As much as I understand that this article may not go down well with many, after having spoken to quite a few mothers, I have come to realise that my ilk too exists. We love our offsprings fiercely. However, there’s that tinge of regret… that makes us wonder, what if we weren’t mothers. Some of the regrets that I have are here:
- What’s my identity? Since I have become a mother, it looks like I have stopped existing. Suddenly, I am ‘just’ a mother. I’m no longer an independent woman, who works alongside her husband, figuring out the bread and butter in our lives. While I have found a new identity, I wish it wouldn’t hide or overtake all the other things that I am.
- Where’s my life? As my m0m rocked my 10-day-old baby, she noticed I was on the phone with my best friend. As soon as I hung up, she said, “Stop wasting your time on these things. Now you are a mother and you must focus on your baby.” I didn’t know what to say. I had just turned 26. I myself felt like a young girl. Suddenly you want me to stop living the way I did, and focus my life around this blob of flesh? I had nothing but love overflowing for her. However, the fact that my mother (and a series of ‘well-meaning’ family and friends) felt that way, made me regret being a mother.

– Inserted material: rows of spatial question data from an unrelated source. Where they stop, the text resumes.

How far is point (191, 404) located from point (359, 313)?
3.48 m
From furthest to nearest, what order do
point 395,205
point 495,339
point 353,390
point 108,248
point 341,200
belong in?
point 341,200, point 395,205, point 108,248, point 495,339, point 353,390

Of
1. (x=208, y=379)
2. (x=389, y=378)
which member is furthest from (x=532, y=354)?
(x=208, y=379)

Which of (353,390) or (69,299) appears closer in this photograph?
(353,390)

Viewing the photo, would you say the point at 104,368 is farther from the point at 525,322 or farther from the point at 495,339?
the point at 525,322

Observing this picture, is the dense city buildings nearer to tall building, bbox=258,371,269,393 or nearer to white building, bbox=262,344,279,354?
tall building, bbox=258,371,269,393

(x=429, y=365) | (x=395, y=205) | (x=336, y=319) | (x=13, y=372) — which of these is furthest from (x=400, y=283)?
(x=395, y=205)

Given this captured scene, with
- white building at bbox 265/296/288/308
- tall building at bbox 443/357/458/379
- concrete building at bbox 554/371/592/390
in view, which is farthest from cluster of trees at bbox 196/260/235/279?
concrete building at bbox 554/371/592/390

- Worried for the rest of my life (whatever’s left of it, that is!): Not a minute goes by when I am not worried about my child. Call me paranoid, but when I’m away at work, I wonder if she is eating alright, whether she managed to get a place to sit in the school bus, whether she is getting bullied by the big girls there, and the list goes on. It’s like there’s a ticking bomb in my head, which can explode any minute. In the middle of work, as soon as I see a call from home, I have my radars up. Now, imagine living like this for the rest of my life. Exhausting, no?

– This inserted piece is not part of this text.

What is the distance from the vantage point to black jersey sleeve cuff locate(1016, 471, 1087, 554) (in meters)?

- Am I maternal enough? When I hear statements like ‘I’m so proud of my baby’ or ‘Motherhood completes me’, I wonder why I don’t resonate with that. Right now I’m looking at my single friend who is planning a two-week trip to Iceland, and I’m mighty jealous. For me, even planning an overnight stay at my besties place is a struggle. Statements like “Momma, why can’t I come?”, “Momma, will you come tomorrow?”, “Love, you will be back by lunchtime, right?” start playing in my ears as my daughter and husband buzz around me. For that singular moment, I wonder what I got myself into. Do I even have any maternal instincts considering that I am just looking for ways to escape to La La Land?

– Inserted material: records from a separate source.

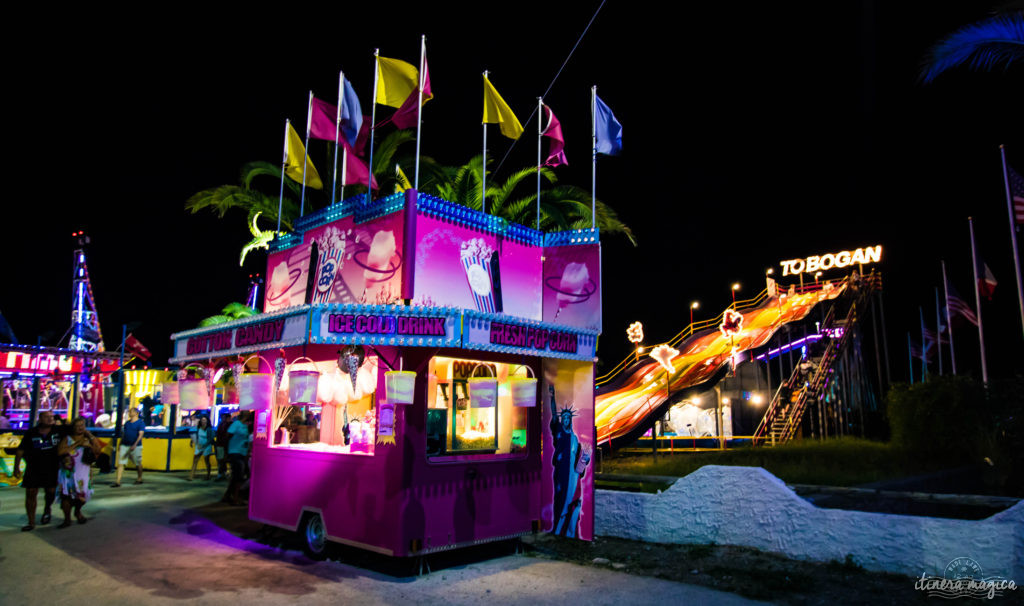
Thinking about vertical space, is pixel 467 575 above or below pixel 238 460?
below

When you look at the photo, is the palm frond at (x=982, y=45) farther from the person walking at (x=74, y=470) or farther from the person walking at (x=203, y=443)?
the person walking at (x=203, y=443)

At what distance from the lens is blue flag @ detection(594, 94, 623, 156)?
502 inches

- Work-life imbalance: I feel, work-life balance exists only for people who can afford to have sufficient househelp, nannies, chauffeurs and the likes. For a middle-class or upper-middle-class family, these are usually luxuries way beyond their means. If the daily commute to office and back doesn’t drain you off, coming home to cook, clean and deal with the child’s homework will make sure you have not a drop of energy left. Where’s the balance? As I look around, I see my friends with no kids living an almost stress-free life. They need not worry about fixing healthy meals, checking homework, saving for their child’s college, ensuring the child doesn’t fall sick and if sick, ensuring the child gets better. The list is endless. Where’s the balance?
The fact that I can’t go sleep without kissing her good night; that when I watch her strut around in my high heels, I have this intense urge to hug her (and I do); that no matter how cluttered my day gets, an ‘I-love-you-momma’ from her makes me feel like I must be doing SOMETHING right. Ironically enough, that far overpowers this regret I live with.